L’événement n’était pas anodin et le timing était parfait. Tout juste heureux lauréats du Grammy Award du meilleur album pour The Suburbs, les membres d’Arcade Fire sont arrivés tout sourire à la 61e Berlinale pour présenter Scenes from the Suburbs, court métrage écrit à six mains, entre les frères Butler, membres fondateur du groupe et Spike Jonze, également à la réalisation. Récit d’une fin d’amitié adolescente sur fond d’invasion militaire en banlieue pavillonnaire, « Scenes from the Suburbs » se présente à la fois comme l’incarnation visuelle de l’album rêvée par Arcade Fire mais également comme un film de science-fiction autonome et singulier.
Agrippés à un grillage surmonté de barbelés, une bande de jeunes d’une quinzaine d’années observent le ballet des hélicoptères qui volent au dessus de la ville. L’insouciance de l’été est rappelée à l’ordre par la présence inquiétante de l’armée qui encercle cette banlieue du Texas et contrôle ses entrées. Mais comme l’annonce la voix off du héros, cet été restera surtout celui où Winter, son meilleur ami, s’est coupé les cheveux. You cut your hair and we never saw you again chante Win Butler dans The Suburbs, dernier album d’Arcade Fire. Ce projet, dont un premier court montage avait servi de clip à l’automne, est bel et bien le pendant filmique de l’album du groupe canadien. On y retrouve les thèmes développés dans certaines chansons notamment « The Suburban War » (And my old friends we were so different then / Before the war against the suburbs began) et la grande mélancolie de l’ensemble.
Assumé comme film d’anticipation par les frères Butler, la toile de fond militaire et étouffante ne semble qu’un prétexte pour raconter l’histoire d’amitié fusionnelle comme il n’en existe qu’à l’adolescence entre Kyle, chétif et blagueur, et Winter, le joli cœur à la mèche travaillée. Comme les chansons du groupe, le récit est elliptique et le mystère reste entier quant aux raisons qui pousseront Winter à rejeter violemment son meilleur ami. Plusieurs pistes sont évoquées (le retour du père, l’influence du frère et de l’armée) mais le mutisme de Winter reste l’élément le plus parlant.
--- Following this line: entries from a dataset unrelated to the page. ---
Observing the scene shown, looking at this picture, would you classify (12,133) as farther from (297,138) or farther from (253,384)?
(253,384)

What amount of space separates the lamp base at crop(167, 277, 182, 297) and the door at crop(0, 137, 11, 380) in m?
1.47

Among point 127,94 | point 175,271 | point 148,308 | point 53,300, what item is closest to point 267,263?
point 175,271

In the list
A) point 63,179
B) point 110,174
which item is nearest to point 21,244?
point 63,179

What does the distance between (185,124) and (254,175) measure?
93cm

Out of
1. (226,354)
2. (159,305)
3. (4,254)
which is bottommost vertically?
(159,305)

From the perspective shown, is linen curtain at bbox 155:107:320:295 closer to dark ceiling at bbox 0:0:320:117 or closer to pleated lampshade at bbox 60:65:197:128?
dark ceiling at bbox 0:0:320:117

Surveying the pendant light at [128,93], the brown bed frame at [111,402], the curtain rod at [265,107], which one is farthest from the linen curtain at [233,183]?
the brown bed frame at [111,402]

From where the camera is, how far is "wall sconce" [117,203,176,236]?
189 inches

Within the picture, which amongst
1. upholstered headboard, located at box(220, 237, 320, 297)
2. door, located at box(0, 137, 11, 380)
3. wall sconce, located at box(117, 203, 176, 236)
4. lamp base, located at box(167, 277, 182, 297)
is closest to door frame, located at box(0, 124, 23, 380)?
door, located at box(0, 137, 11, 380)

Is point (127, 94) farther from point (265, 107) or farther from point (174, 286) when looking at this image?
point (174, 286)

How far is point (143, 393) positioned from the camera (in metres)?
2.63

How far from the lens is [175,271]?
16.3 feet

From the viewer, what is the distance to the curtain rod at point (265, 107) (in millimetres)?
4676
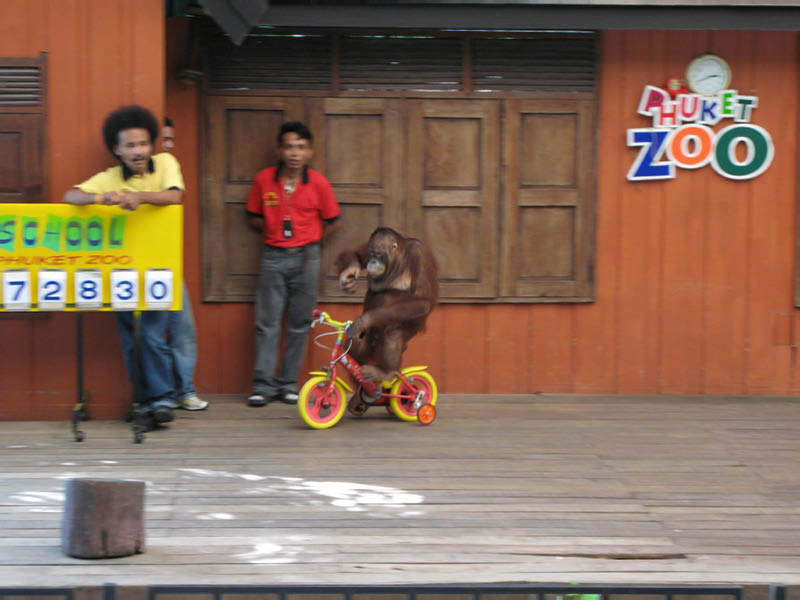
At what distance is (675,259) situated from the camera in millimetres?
8406

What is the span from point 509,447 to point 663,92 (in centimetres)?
322

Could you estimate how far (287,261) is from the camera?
25.9 ft

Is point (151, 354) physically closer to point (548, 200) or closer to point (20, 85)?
point (20, 85)

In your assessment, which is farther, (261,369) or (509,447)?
(261,369)

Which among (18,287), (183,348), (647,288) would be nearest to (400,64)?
(647,288)

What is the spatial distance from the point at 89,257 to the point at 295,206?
1.64 metres

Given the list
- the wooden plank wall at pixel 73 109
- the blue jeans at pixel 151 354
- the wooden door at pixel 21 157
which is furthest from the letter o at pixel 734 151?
the wooden door at pixel 21 157

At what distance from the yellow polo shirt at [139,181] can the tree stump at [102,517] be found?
2.85 metres

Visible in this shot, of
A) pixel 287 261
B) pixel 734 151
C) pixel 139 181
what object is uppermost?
pixel 734 151

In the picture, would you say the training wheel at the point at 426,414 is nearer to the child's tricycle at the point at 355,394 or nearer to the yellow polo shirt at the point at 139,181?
the child's tricycle at the point at 355,394

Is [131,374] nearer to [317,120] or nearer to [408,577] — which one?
[317,120]

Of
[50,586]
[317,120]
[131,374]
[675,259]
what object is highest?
[317,120]

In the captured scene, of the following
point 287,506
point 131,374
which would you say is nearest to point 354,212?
point 131,374

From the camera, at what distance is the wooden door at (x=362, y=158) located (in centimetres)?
818
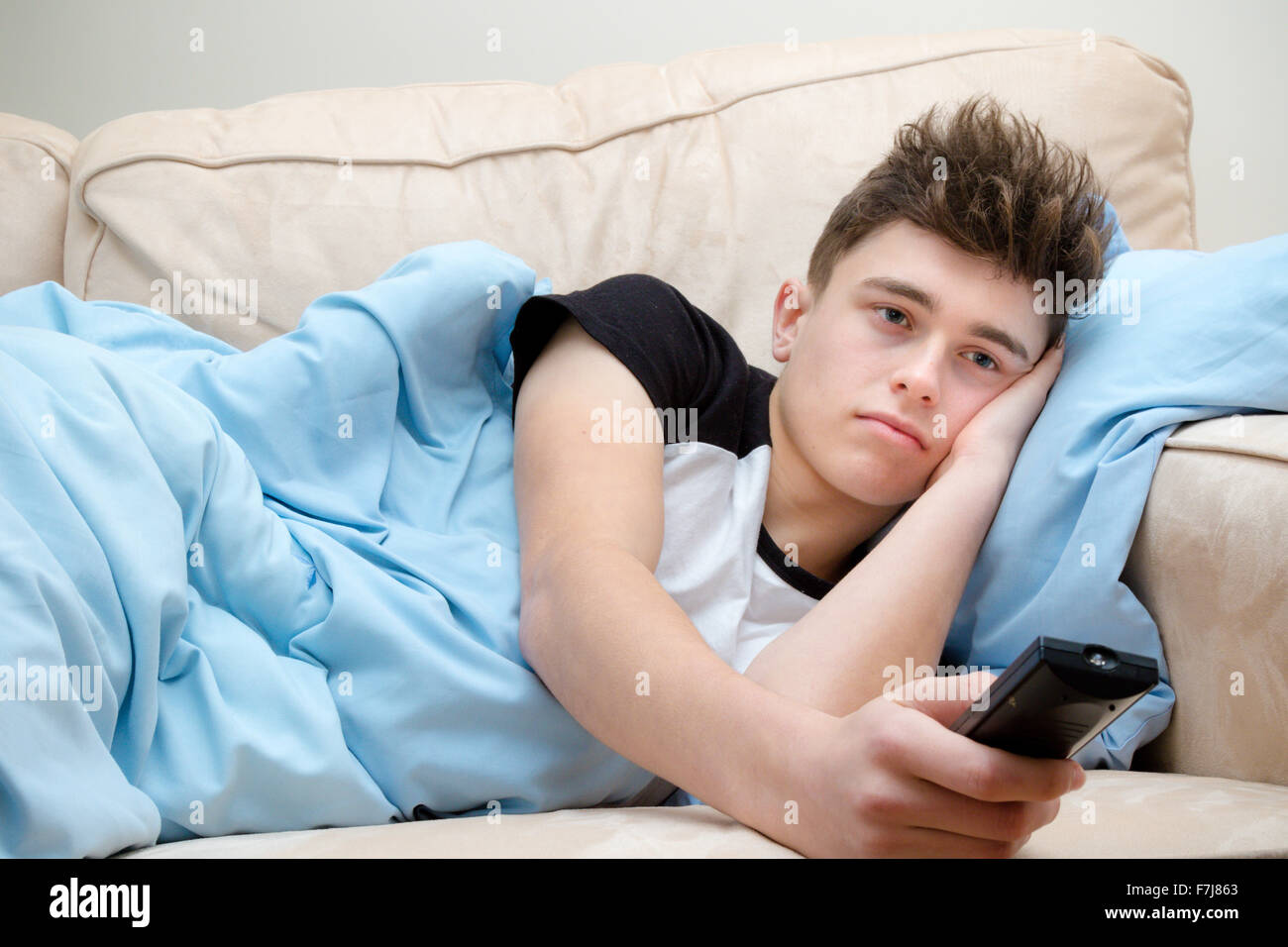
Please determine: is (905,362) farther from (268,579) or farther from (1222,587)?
(268,579)

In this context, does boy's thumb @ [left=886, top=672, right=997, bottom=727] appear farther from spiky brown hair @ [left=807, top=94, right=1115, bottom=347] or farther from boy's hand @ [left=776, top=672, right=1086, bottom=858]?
spiky brown hair @ [left=807, top=94, right=1115, bottom=347]

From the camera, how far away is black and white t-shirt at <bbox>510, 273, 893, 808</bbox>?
90cm

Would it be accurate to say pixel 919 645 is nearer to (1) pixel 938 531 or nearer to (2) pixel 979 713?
(1) pixel 938 531

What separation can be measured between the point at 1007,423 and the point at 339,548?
0.59 m

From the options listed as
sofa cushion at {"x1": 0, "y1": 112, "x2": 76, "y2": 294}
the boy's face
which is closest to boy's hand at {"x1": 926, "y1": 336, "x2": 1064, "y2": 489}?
the boy's face

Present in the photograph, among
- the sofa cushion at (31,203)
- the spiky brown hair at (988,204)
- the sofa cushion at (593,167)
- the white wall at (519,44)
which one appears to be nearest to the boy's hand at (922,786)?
the spiky brown hair at (988,204)

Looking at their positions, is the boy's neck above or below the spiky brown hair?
below

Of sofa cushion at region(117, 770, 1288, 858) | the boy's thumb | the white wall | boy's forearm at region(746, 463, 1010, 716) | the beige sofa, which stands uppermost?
the white wall

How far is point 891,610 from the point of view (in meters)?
0.77

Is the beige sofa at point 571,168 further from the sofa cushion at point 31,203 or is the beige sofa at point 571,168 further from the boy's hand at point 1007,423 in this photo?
the boy's hand at point 1007,423

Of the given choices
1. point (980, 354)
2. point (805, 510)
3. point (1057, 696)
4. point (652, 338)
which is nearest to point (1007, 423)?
point (980, 354)

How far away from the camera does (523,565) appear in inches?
32.1

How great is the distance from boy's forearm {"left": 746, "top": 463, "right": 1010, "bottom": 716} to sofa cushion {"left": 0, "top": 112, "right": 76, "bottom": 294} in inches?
37.9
On s’étonne d’ailleurs que la scène où Winter tabasse Kyle dans un fast food désert soit présente dans le clip mais pas dans ce court métrage de près de trente minutes.
Le film est si fortement imprégné de l’univers d’Arcade Fire qu’on aurait pu penser que le style de Spike Jonze s’effacerait un peu dans l’illustration de leur album. Jonze est en fait un grand fan et l’on sait que pendant la longue préparation de Where the Wild Things Are, il a beaucoup écouté le premier album du groupe, Funeral (une chanson extraite de cet album accompagne d’ailleurs la bande-annonce du film). L’intérêt de Jonze pour les personnages inadaptés à leur environnement et empreints d’une grande mélancolie se retrouve donc très vite dans le film. Malgré tout, on ne peut s’empêcher de ressentir une légère déception en voyant « Scenes from the Suburbs »; l’addition du génie musical des Montréalais à l’inventivité visuelle de Spike Jonze ne produit pas de miracles comme on l’aurait espéré. Les attentes étaient certainement trop grandes car le film reste un beau portrait d’enfants qui grandissent trop vite.